9.Por intentar adivinar cómo sería tu marido.
Actualmente, un esposo es un accesorio demodé, pero en esa época era fundamental, por lo que era normal imaginar a un compañero de vida; sin embargo, tratar de adivinar su nombre o su apariencia era cosa de brujas y si te caían en la movida, podías terminar ejecutada por delitos de adivinación.

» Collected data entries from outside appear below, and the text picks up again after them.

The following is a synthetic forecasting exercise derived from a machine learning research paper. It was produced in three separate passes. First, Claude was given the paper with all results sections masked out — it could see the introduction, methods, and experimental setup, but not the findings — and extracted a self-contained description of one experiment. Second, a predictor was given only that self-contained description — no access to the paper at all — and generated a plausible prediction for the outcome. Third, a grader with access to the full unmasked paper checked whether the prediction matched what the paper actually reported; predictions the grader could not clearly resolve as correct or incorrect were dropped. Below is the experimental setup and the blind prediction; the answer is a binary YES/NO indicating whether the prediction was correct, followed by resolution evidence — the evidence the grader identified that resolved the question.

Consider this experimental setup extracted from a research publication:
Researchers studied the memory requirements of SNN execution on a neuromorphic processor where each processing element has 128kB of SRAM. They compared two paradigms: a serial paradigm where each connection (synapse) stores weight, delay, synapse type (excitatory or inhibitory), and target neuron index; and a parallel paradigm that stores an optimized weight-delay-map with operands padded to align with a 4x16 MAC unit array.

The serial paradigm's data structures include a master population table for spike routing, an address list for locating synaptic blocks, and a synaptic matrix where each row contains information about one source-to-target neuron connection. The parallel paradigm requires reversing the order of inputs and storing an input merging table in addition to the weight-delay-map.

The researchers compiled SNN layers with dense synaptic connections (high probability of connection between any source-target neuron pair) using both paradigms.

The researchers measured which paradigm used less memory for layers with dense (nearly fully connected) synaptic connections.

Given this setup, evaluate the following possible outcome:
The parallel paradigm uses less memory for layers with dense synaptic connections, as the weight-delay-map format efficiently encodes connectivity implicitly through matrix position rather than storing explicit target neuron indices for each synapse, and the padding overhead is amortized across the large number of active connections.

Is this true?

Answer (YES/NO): YES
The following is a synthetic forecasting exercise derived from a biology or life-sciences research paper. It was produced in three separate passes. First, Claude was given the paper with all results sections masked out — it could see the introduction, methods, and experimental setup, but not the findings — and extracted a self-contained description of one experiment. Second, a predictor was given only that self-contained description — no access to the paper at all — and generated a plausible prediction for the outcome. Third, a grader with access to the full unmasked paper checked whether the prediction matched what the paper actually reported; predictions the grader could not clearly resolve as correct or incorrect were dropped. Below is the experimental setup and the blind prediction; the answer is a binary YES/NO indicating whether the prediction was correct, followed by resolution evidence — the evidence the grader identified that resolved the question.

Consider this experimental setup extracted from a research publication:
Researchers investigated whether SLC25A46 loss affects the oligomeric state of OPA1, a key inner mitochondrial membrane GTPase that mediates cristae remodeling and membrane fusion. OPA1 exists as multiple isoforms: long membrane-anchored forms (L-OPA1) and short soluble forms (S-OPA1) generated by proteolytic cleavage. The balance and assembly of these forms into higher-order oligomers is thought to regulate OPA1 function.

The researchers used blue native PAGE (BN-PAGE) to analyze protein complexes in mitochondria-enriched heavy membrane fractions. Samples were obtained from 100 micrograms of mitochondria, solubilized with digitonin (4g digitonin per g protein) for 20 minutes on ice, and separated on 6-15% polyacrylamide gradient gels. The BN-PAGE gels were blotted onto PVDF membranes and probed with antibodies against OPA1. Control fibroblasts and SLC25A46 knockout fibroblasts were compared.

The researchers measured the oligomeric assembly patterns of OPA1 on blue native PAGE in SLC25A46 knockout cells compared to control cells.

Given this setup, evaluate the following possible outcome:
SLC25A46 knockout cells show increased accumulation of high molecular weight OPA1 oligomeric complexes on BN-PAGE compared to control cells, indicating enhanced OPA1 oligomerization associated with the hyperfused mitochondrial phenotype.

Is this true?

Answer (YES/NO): NO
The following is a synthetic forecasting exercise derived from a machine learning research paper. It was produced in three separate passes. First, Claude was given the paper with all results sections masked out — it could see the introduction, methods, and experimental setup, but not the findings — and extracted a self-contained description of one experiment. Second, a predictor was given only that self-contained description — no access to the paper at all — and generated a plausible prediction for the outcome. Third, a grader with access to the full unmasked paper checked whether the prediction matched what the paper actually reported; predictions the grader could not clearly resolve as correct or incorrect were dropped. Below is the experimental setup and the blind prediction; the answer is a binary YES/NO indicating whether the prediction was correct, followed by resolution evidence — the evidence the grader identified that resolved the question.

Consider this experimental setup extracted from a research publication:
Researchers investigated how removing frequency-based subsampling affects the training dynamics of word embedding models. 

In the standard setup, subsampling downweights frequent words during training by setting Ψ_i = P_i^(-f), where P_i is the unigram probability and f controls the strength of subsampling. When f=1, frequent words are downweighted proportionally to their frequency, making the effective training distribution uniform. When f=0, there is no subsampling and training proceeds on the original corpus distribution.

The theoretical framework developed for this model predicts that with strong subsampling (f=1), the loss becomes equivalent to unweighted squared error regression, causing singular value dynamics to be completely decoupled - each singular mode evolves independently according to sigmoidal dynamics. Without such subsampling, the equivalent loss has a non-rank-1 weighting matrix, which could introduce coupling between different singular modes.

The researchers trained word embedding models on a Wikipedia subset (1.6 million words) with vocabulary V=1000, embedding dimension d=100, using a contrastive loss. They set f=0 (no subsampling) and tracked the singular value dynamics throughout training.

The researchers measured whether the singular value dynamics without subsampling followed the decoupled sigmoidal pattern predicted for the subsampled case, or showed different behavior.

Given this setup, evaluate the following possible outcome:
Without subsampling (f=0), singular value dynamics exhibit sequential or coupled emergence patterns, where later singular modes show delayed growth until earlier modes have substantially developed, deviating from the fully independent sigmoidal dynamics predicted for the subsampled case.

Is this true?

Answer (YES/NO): YES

10.Por ser «vieja» (y pobre)
Ahora está muy de moda esa pendejada de que los 40 son los nuevos 30 y los 30, los nuevos 20, pero en ese capítulo de la historia, o eras demasiado joven para ser venerable, o estabas en la edad correcta para establecer relaciones con el maligno. A ello se sumaba tu condición económica pues, las brujas, aún con todo su poder, no manejaban mucho efectivo que digamos. De hecho, Sara Good, una de las primeras mujeres acusadas y procesadas, iba de casa en casa pidiendo comida y solicitando ayuda, lo que lejos de suscitar el famoso amor al prójimo, solo despertó sospechas y terminó siendo colgada.

Aunque en su tiempo llegó a considerarse una especie de «terapia social», la teoría feminista fue la encargada de definir la quema de brujas como lo que realmente fue: una guerra contra las mujeres. Silvia Federici, explica que este suceso contribuyó a destruir el poder social de la mujer, y a desvalorizarla como sujeto, una  de muchas batallas cuyo jaloneo aún experimentamos las mujeres en el mundo.

En tanto que la palabra bruja se redefine, se glamoriza y se banaliza, sabemos que las mujeres  seguimos bajo ataque y sospecha. El Malleus Maleficarum es un espejo en el que aún nos reflejamos,  sin embargo, ahora lo hacemos con el poder de los nuevos aquelarres que hemos formado.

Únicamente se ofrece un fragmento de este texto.